It's a Man's World is an American comedy-drama television series starring Glenn Corbett which aired on NBC from September 17, 1962, to January 28, 1963.

== Plot ==
Tom, Vern, and Wes are young men living on a houseboat called Elephant in the Ohio River. Wes is a local, but Tom (nicknamed Tom-Tom) is from Chicago and Vern is from North Carolina. The boat is docked near a service station owned by Mr. Stott, who serves as a grouchy father figure to the men. Wes has a serious girlfriend, Irene, who attends Cordella College along with Wes and Tom. Wes' orphaned little brother Howie also lives with them. The custody agreement states that Howie must be raised in an upstanding environment, which cramps the style of the fun-loving dudes.

== Cast ==
- Glenn Corbett as Wes Macauley
- Michael Burns as Howie Macauley
- Ted Bessell as Tom-Tom DeWitt
- Randy Boone as Vern Hodges
- Harry Harvey as Houghton Stott
- Jan Norris as Irene Hoff
- Kate Murtaugh as Mrs.
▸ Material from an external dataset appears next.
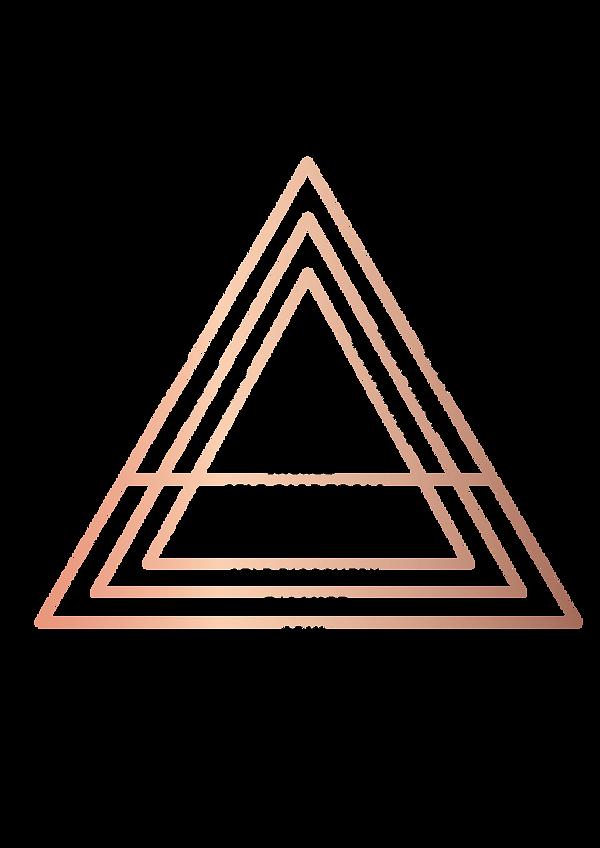 The Serenity Pyramid Formula - Black-02.png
Iona Dobson
- Scott White as Virgil Dobson
- Jeanine Cashell as Alma Jean Dobson
- Ann Schuyler as Nora

== Episodes ==

| No. | Title | Directed by | Written by | Original release date |
|---|---|---|---|---|
| 1 | "Four to Go" | Peter Tewksbury | Jim Leighton & James Menzies | September 17, 1962 |
| 2 | "Stir Crazy" | Peter Tewksbury | Peter Tewksbury & Jim Leighton | September 24, 1962 |
| 3 | "Molly Pitcher and the Green-Eyed Monster" | Peter Tewksbury | Story by : James Menzies Teleplay by : David Duncan | October 1, 1962 |
| 4 | "Winning His Way" | Peter Tewksbury | John McGreevey | October 8, 1962 |
| 5 | "Drive Over to Exeter" | Peter Tewksbury | Story by : Jim Leighton Teleplay by : Earl Hamner Jr. | October 22, 1962 |
| 6 | "The Beavers and the Otters" | Peter Tewksbury | Ben Masselink & Jim Leighton | October 29, 1962 |
| 7 | "Howie's Adventure" | Peter Tewksbury | Peter Tewksbury & Jim Leighton | November 5, 1962 |
| 8 | "The Bravest Man in Cordella" | Peter Tewksbury | Elliot L. Sims | November 12, 1962 |
| 9 | "The Man on the Second Floor" | Peter Tewksbury | Story by : Jim Leighton Teleplay by : John McGreevey | November 19, 1962 |
| 10 | "I Count My Life in Coffee Cups" | Peter Tewksbury | William Blinn & Michael Gleason | November 26, 1962 |
| 11 | "Chicago Gains a Number" | Lamont Johnson | Elliot L. Sims | December 3, 1962 |
| 12 | "The Macauley Profile" | Peter Tewksbury | Hal J. Todd | December 10, 1962 |
| 13 | "The Long Short Cut" | Peter Tewksbury | Peter Tewksbury & Jim Leighton | December 17, 1962 |
| 14 | "The Long Way Around" | Peter Tewksbury | Robert Bassing | December 24, 1962 |
| 15 | "Night Beat of the Tom-Tom" | Lamont Johnson | David Duncan & Jim Leighton | December 31, 1962 |
| 16 | "Hour of Truth" | Hal J. Todd | William Blinn & Michael Gleason | January 7, 1963 |
| 17 | "The Unbalanced Line" | Hal J. Todd | Story by : James Bonnett Teleplay by : Jim Leighton & James Menzies | January 14, 1963 |
| 18 | "Mutiny on the Elephant" | Peter Tewksbury | Elliot L. Sims | January 21, 1963 |
| 19 | "Winter Story" | Hal J. Todd | Jim Leighton & James Menzies | January 28, 1963 |

==Production==
Revue Productions packaged the series, which was filmed at Revue Studios in Universal City, California. Peter Tewksbury created the show and was the producer and director. Jack Marshall provided the music. The series was broadcast on Mondays from 7:30 to 8:30 p.m. Eastern Time.

==Critical response==
A review in The New York Times said that It's a Man's World "is not really that good". The review noted that the houseboat setting was not typical for a group of young men and said that the characters were often boring.

==Aftermath==
After the show was cancelled as of mid-January 1963, Corbett found work almost immediately on the already-airing show Route 66. Route 66 was thematically similar to It's A Man's World, exploring many of the same issues of American life, particularly the issues of restlessness and idealism. Corbett began his co-starring role as Lincoln Case on Route 66 in March, 1963.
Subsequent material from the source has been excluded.